В финал «Большой книги» вышли три произведения молодых писательниц — «Роза» Оксаны Васякиной, «Валсарб» Хелены Побяржиной и «Салюты на той стороне» Александры Шалашовой. Написанные в разных жанрах, от мемуаров с элементами патологоанатомии до фантастики с элементами хоррора, они схожи друг с другом невеселым взглядом на жизнь и высоким удельным весом персонажей, в той или иной степени мертвых. Стоило ли в каждом из трех случаев ради литературного успеха тревожить покой усопших, взял на себя смелость решить Михаил Пророков.
Фото: Новое литературное обозрение / Альпина Паблишер / Альпина Паблишер
Оксана Васякина, дебютировавшая два года назад романом «Рана», ныне автор уже трех книг. «Рана», сделавшая Васякину лауреатом премии «Нос», была рассказом о матери, «Степь» — книгой об отце. Третья называется «Роза» и повествует о тете, сестре матери по имени Светлана. «Иногда я спрашиваю у себя, почему для письма мне нужна фигура извне: мать, отец, Светлана. Почему я не могу написать о себе? Потому что я — это основа отражающей поверхности зеркала. Металлическое напыление»,— пишет рассказчица (она же автор) в «Розе».
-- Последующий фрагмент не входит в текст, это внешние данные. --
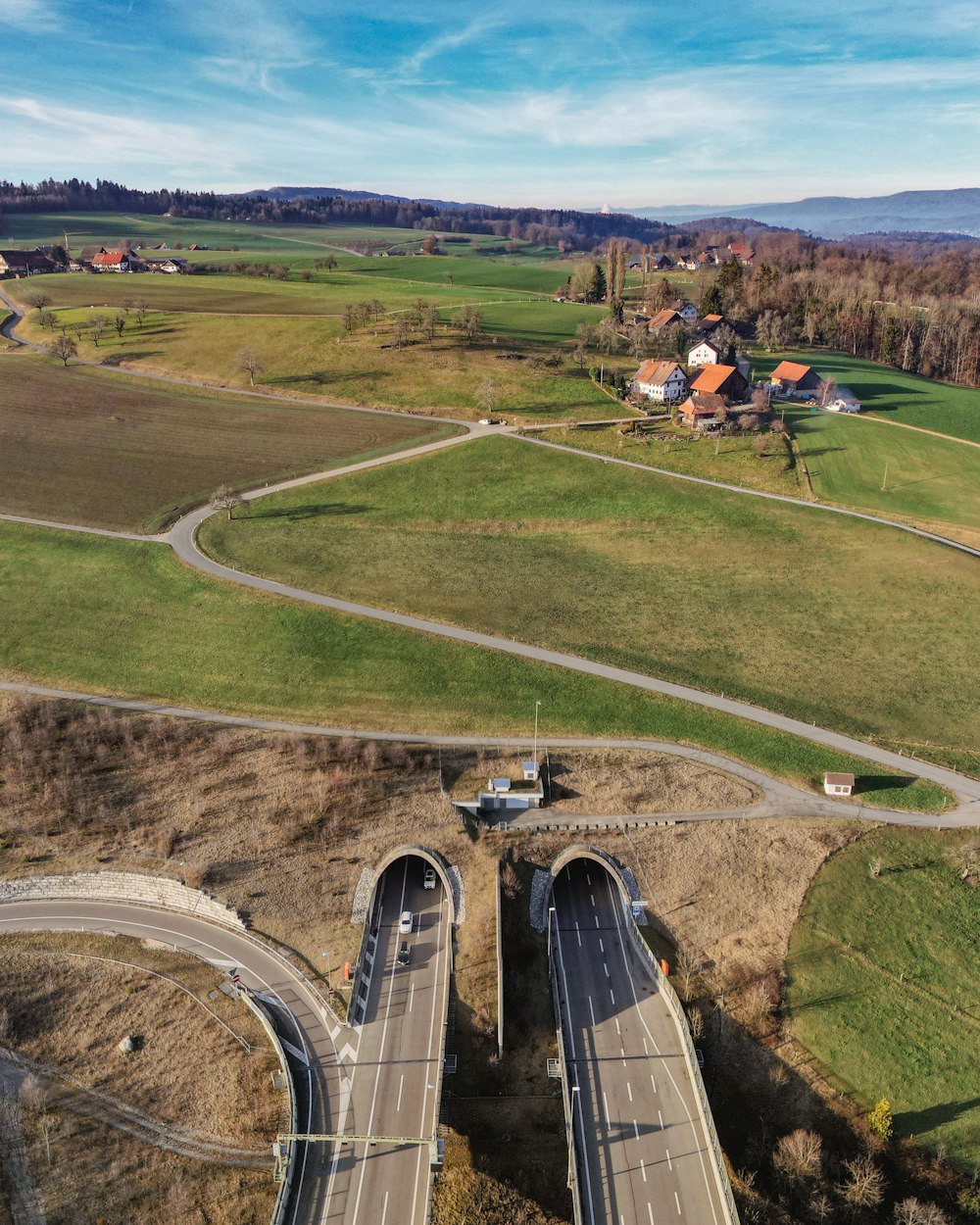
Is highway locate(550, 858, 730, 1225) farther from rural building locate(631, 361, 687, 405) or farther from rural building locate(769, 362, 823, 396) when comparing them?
rural building locate(769, 362, 823, 396)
Несомненно, это не вполне так: «металлическим напылением» могут быть биографы типа Эккермана или Валентина Булгакова, чья задача — максимально самоустраниться из текста. Самоустраниться из текста про отца или мать трудно, и Оксана Васякина вовсе к этому не стремилась. Более того: выясняя отношения с близким человеком после его смерти, она пыталась и пытается понять и его, и — в первую очередь — себя саму. И с точки зрения самопознания попытка рассказать о человеке менее близком, чем мать и отец, о том, с кем ощущаешь родство скорее духовное, чем телесное, была напрашивающейся.
«…Я понимаю, что больше всего похожа именно на Светлану. Рядом с ней я чувствовала тотальное узнавание и глубинный страх пустоты, которая объединяла нас. Наверное, поэтому временами я испытывала к ней ненависть, смешанную с завистью. Мне казалось, что она намного свободнее обращается со своей темнотой…» Эти слова вроде бы обещают фигуру не менее крупную и мрачную, чем герой «Степи», «браток», насильник и наркоман.
Но ожидания не сбываются: Светлана темную сторону свою проявляет лишь в том, что вместо детских площадок таскает Оксану-дошкольницу по подъездам, где пьет, курит и обжимается с парнями.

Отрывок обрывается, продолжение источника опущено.